__TASKS AND EXERCISES__.
[1] In the Kforce call transcript, do these statements agree with the text: (a) the call is being recorded, (b) Michael Blackman is the Chairman and Chief Executive Officer, (c) Kforce commits to updating its forward-looking statements? Answer each with yes or no and quote the deciding words.
[2] Which people are named in the Kforce call transcript? List every one.
[3] According to the Kforce call transcript, who takes over the call after Michael Blackman?

__SELECTED PASSAGE__.
»»

Good morning. My name is Summer, and I will be your conference operator today. At this time, I would like to welcome everyone to the Second Quarter 2019 Kforce Inc. Earnings Conference Call. [Operator Instructions]. Please note that today's call is being recorded. Thank you. I will now turn the conference over to Mr. Michael Blackman, Chief Corporate Development Officer. Please go ahead.

Michael Blackman

Analyst

Good morning. Before we get started, I would like to remind you that this call may contain certain statements that are forward-looking. These statements are based upon current assumptions and expectations and are subject to risks and uncertainties. Actual results may vary materially from the factors listed in Kforce's public filings and other reports and filings with the Securities and Exchange Commission. We cannot undertake any duty to update any forward-looking statements. I would now like to turn the call over to David Dunkel, Chairman and Chief Executive Officer. Dave?

««

__DATA SHOWN__.
»»

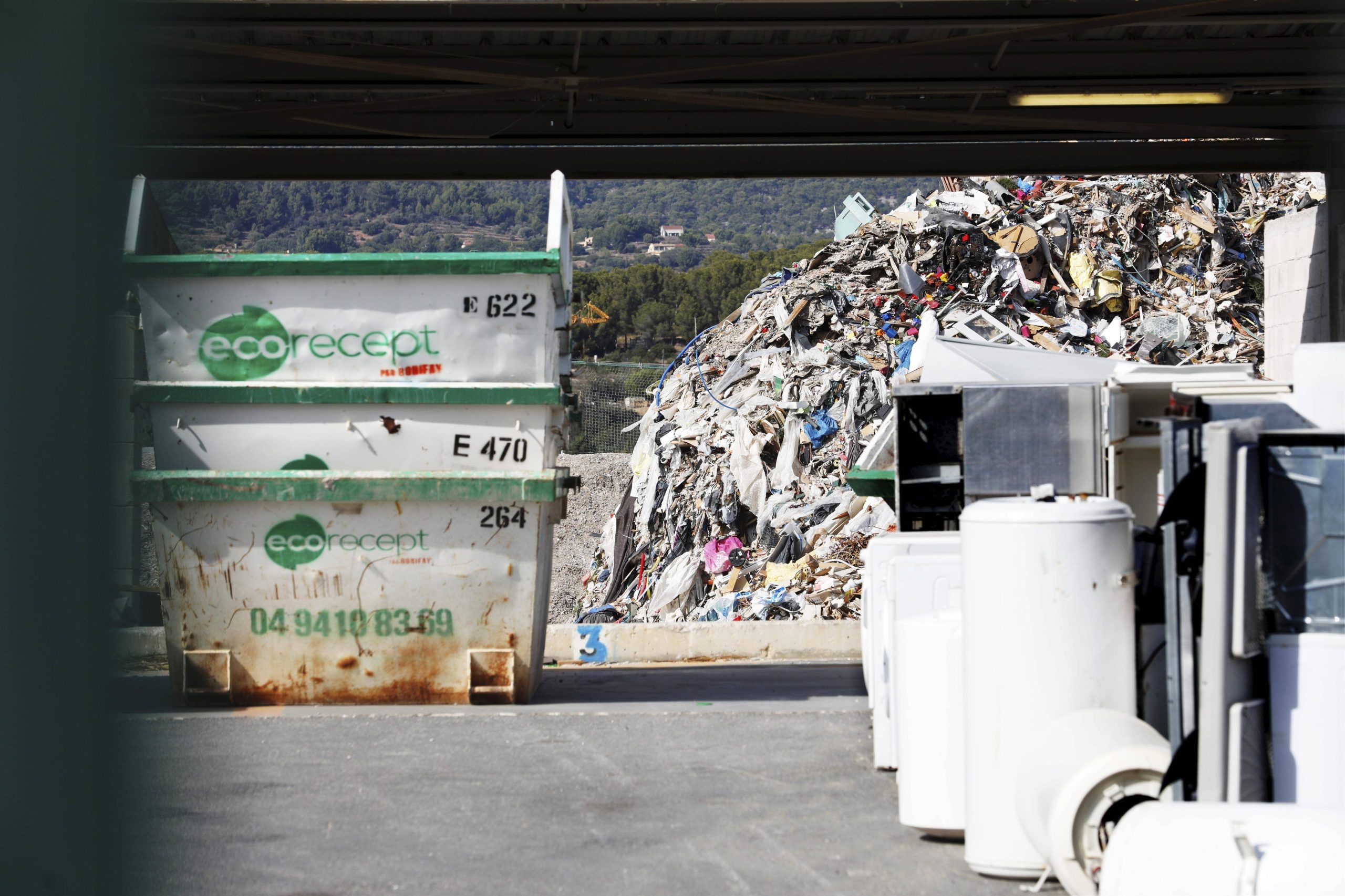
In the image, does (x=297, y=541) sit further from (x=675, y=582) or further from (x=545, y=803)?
(x=675, y=582)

««

__TASK-BY-TASK ANSWERS__.
[1]
(a) Yes: "Please note that today's call is being recorded."
(b) No: "Mr. Michael Blackman, Chief Corporate Development Officer."
(c) No: "We cannot undertake any duty to update any forward-looking statements."

[2] Summer, Michael Blackman, David Dunkel

[3] David Dunkel, Chairman and Chief Executive Officer.